◆ **Stated goal A**
From the article on factoring integers in J, return the text starting with "The example I" and going on through "Macintosh Quadra 700.".
◆ **Stated goal B**
In the article on factoring integers in J, what are the two prime factors of (2^59)-1?
◆ **Stated goal C**
The article on factoring integers in J cites a Knuth book on methods of finding prime factors. List the book title, section number, section title and page range that the article gives for this reference.

◆ **Reading passage**
You may be among the readers of Vector whose stomachs start churning or whose eyes glaze over when they read the words "tacit definition" in articles about J. This column is meant for you. It is going to take the approach that you know how to write an APL function, and might not be averse to learning how to write a J function in a similar fashion.

[Footnote [1] in the 2nd Edition of APWJ: Even if you don't know APL, Gene's treatment is still readable as an introduction to developing a substantial iterative algorithm in J, notwithstanding the fact that since this article was written computers have become faster and J has acquired a prime factorization primitive (q:). IanClark]

The example I shall use is fairly short -- just 12 lines -- and was shown to me by Joey Tuttle many years ago. It's called factors and it factors a positive integer n. The result of factors n is an ordered list of primes such that n is the product over the list, that is, n <-> */ factors n. It found the factors of the 18-digit integer (2^59)-1 (576460752303423487), which are 179951 and 3203431780337, in 3 min 37.1 s on a Macintosh Quadra 700.

[Footnote [2]: Nowadays factors 576460752303423487x takes 5 s to replicate this result on my Mac Mini, bought in 2005. IanClark]

Various methods of finding the prime factors of a number are given in Knuth, Seminumerical Algorithms, Section 4.5.4 "Factoring into primes", pp. 338-360. The method used here is the simplest one, Algorithm A, which divides the number by increasingly larger primes until all factors have been found, but the method has been vectorized so that more than one factor may be found at once.

◆ **Data excerpt**
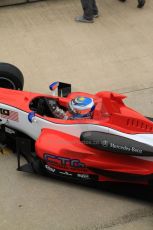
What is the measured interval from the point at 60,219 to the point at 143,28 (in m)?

◆ **Answer A**
The example I shall use is fairly short -- just 12 lines -- and was shown to me by Joey Tuttle many years ago. It's called factors and it factors a positive integer n. The result of factors n is an ordered list of primes such that n is the product over the list, that is, n <-> */ factors n. It found the factors of the 18-digit integer (2^59)-1 (576460752303423487), which are 179951 and 3203431780337, in 3 min 37.1 s on a Macintosh Quadra 700.

◆ **Answer B**
179951 and 3203431780337

◆ **Answer C**
- Seminumerical Algorithms
- Section 4.5.4
- "Factoring into primes"
- pp. 338-360